The areas for which it was intended did not need mosquito nets - places such
as rural Mexico. These places have power and running water.

While saving lives is a worthwhile goal, saving them just so they can carry on
being perpetually dependent on foreign aid seems to be pretty unfair on both
the nations giving aid and the nations receiving it.

------
patrickgzill
There is good that will come from OLPC even if OLPC as an organization were to
vanish tomorrow.

PixelQi.com (spinoff from former CTO of OLPC) has developed a high-resolution
LCD technology that will compete with e-Ink; since it uses mainstream LCD
manufacturing the economies of scale will mean it will be much cheaper to
produce an 11" e-reader.

Assuming PixelQI succeeds, this means even more e-readers for less money, and
and an increase in whatever you perceive the benefits of e-readers to be (such
as less paper waste, or better use of time).

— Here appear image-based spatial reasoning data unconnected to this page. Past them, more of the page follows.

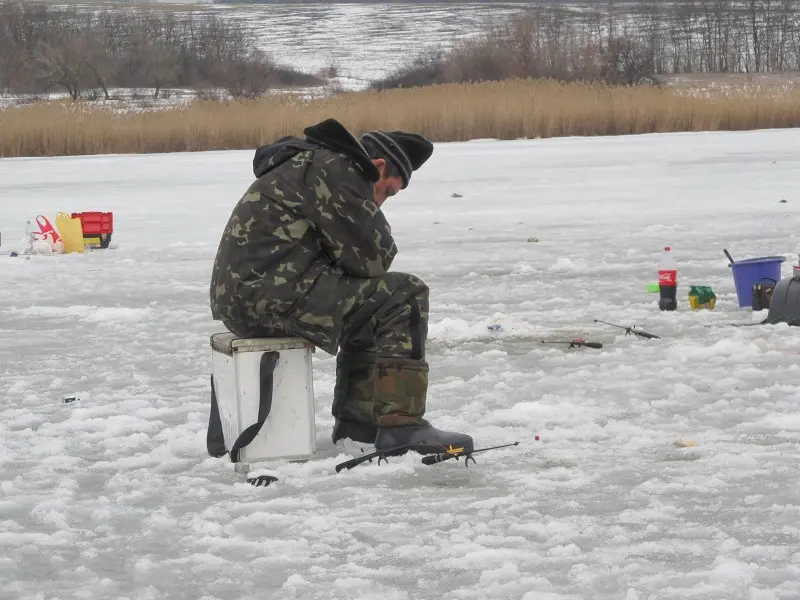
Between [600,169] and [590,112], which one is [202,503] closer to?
[600,169]

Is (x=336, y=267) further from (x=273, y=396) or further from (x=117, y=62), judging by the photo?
(x=117, y=62)

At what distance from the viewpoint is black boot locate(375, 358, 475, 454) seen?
14.3ft

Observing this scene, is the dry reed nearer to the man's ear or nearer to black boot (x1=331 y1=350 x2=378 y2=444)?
black boot (x1=331 y1=350 x2=378 y2=444)

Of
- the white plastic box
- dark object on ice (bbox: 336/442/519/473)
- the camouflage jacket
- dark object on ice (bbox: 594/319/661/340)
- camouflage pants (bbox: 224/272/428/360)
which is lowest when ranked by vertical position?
dark object on ice (bbox: 594/319/661/340)

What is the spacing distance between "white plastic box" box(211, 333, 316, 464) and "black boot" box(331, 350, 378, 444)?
0.22 metres

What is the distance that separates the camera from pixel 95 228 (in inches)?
425

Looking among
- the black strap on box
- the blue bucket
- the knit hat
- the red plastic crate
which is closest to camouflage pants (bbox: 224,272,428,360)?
the black strap on box

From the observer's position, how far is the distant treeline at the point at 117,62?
61.8 meters

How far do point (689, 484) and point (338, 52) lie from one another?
101660mm

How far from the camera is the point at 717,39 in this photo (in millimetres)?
78062

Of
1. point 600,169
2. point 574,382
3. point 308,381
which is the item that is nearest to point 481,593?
point 308,381

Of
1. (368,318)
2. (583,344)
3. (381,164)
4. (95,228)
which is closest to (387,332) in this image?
(368,318)

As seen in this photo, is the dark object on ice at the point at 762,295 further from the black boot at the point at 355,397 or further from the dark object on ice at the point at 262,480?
the dark object on ice at the point at 262,480

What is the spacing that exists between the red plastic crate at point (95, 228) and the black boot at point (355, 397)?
6.60m
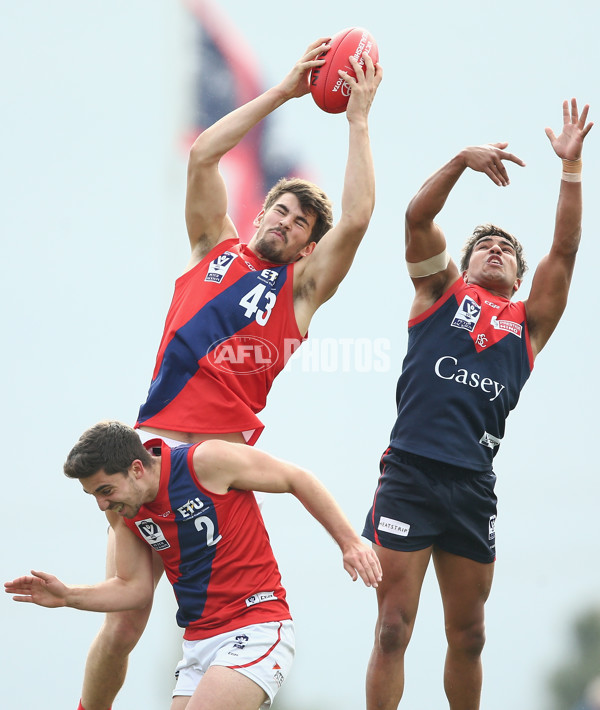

The Sugar project <http://www.sugarlabs.org/> is the software side of OLPC,
able to be run from USB sticks on any old PC you have lying around; a P3-700
or higher is still pretty snappy. I know of several test implementations using
it, for real, in schools (there are still bugs to work out until it can be
deployed widely).

------
ja27
Neat hardware progress aside, has OLPC been a success in actually educating
the target kids? Just putting laptops in hands doesn't automatically educate
them. Here in the U.S., there are plenty of schools with computer labs,
computers in classrooms, or even, yes, one laptop per child.

Based all my teacher and parent friends, all the increased access to computers
here hasn't really improved education much. And we're buying expensive
commercial educational software, not just Sugar or gCompris.

Maybe the time and money is better spent funding CC / public domain textbooks?
That and Sugar are what I'm more interested in supporting.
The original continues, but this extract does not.